▸ ASSIGNED TASK
Exactly the lines below from the line with "Kevin Bullock, of" through the line with "Pengunjung memperlihatkan uang" must make up the answer, both ends included and pictures left out.

▸ EXERCISE INPUTS
((

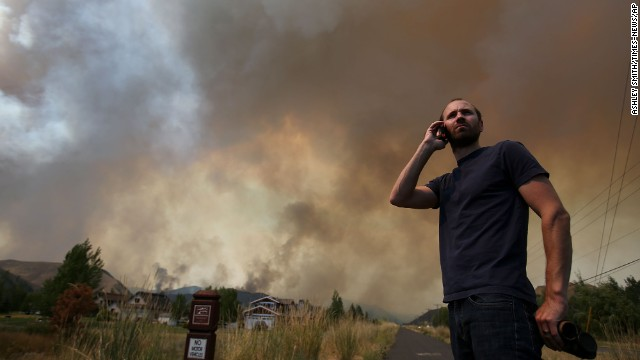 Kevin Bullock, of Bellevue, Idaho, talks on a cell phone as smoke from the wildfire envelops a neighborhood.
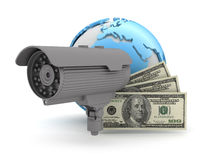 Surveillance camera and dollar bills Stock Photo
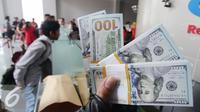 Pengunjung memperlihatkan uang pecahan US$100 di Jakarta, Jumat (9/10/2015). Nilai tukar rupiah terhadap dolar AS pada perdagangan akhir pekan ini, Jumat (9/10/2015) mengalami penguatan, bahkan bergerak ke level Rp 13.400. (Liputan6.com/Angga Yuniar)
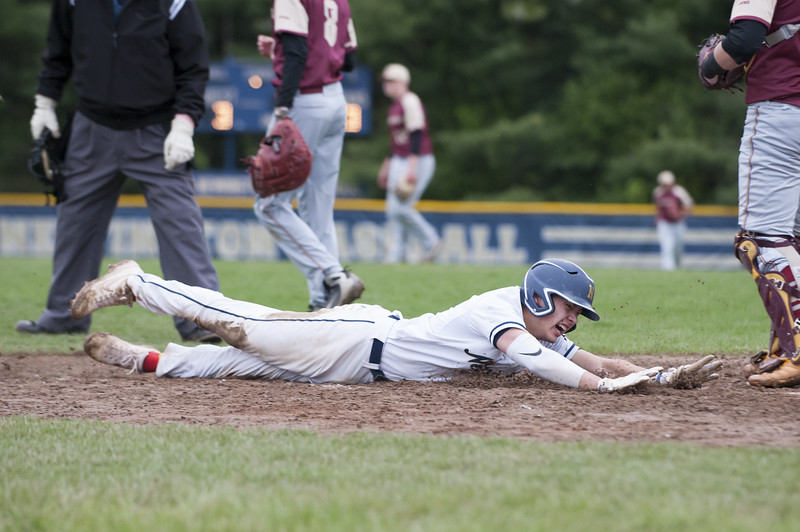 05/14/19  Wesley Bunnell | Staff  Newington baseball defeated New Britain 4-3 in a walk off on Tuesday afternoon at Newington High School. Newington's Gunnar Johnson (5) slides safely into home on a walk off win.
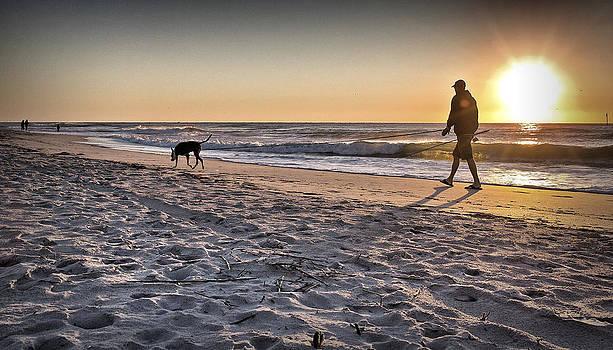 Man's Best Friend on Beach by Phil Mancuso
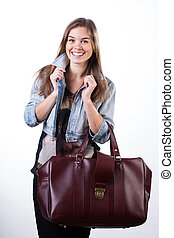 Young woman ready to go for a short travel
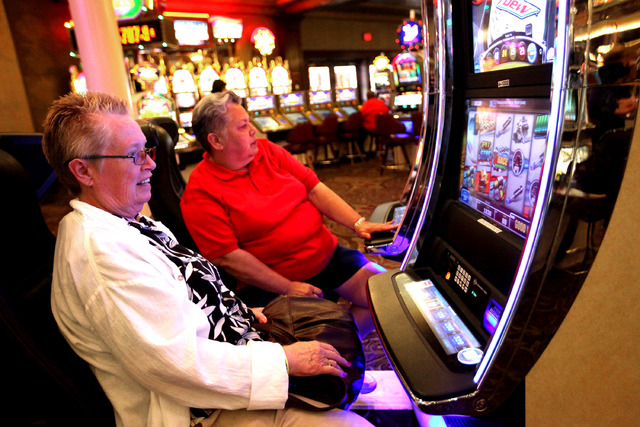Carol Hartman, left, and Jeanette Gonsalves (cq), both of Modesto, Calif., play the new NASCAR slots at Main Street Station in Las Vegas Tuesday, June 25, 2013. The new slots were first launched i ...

))
((

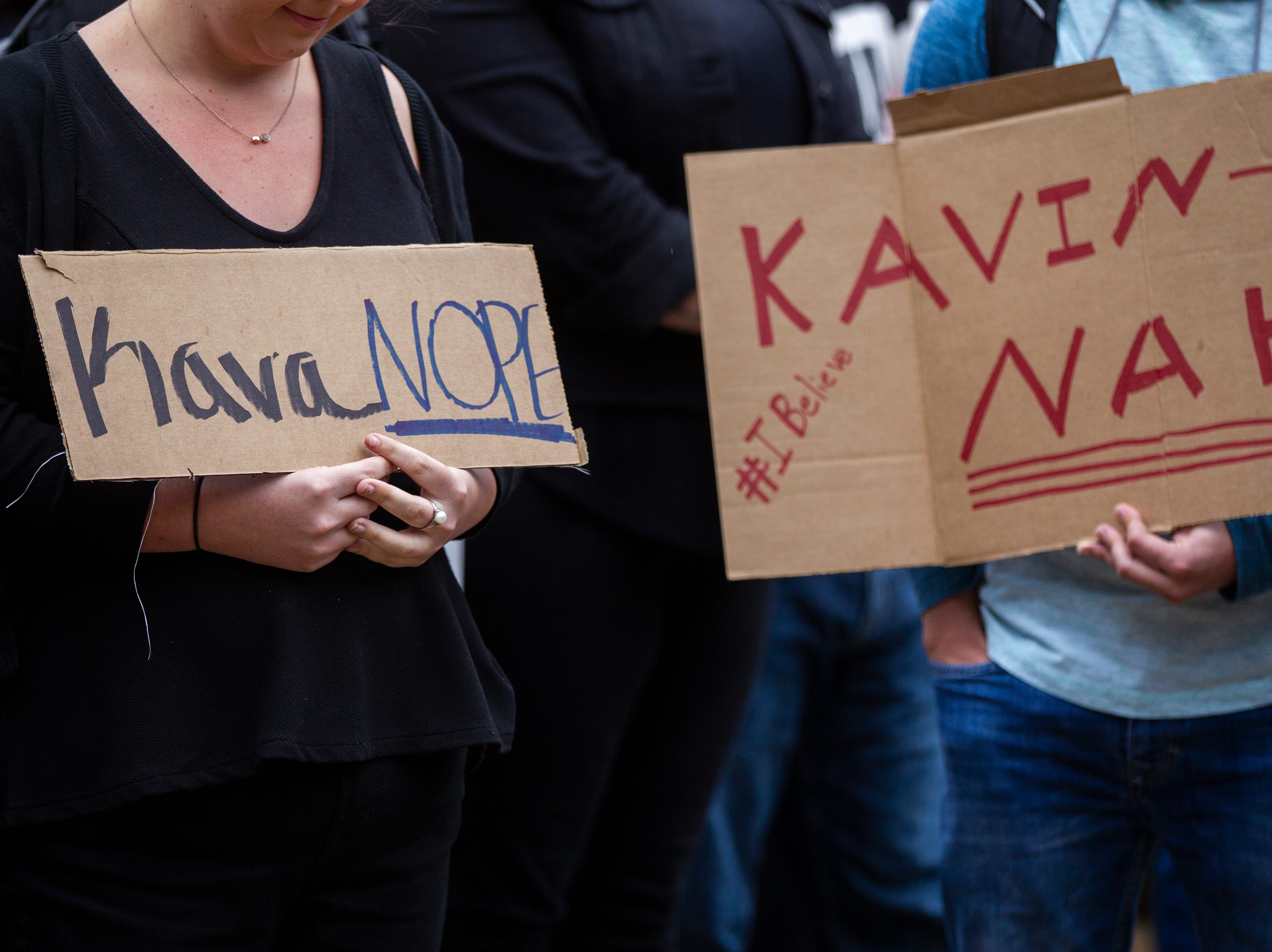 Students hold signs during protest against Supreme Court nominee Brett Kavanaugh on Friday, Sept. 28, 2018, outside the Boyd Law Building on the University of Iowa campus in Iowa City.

))

▸ THE ANSWER
 Kevin Bullock, of Bellevue, Idaho, talks on a cell phone as smoke from the wildfire envelops a neighborhood.
 Surveillance camera and dollar bills Stock Photo
 Pengunjung memperlihatkan uang pecahan US$100 di Jakarta, Jumat (9/10/2015). Nilai tukar rupiah terhadap dolar AS pada perdagangan akhir pekan ini, Jumat (9/10/2015) mengalami penguatan, bahkan bergerak ke level Rp 13.400. (Liputan6.com/Angga Yuniar)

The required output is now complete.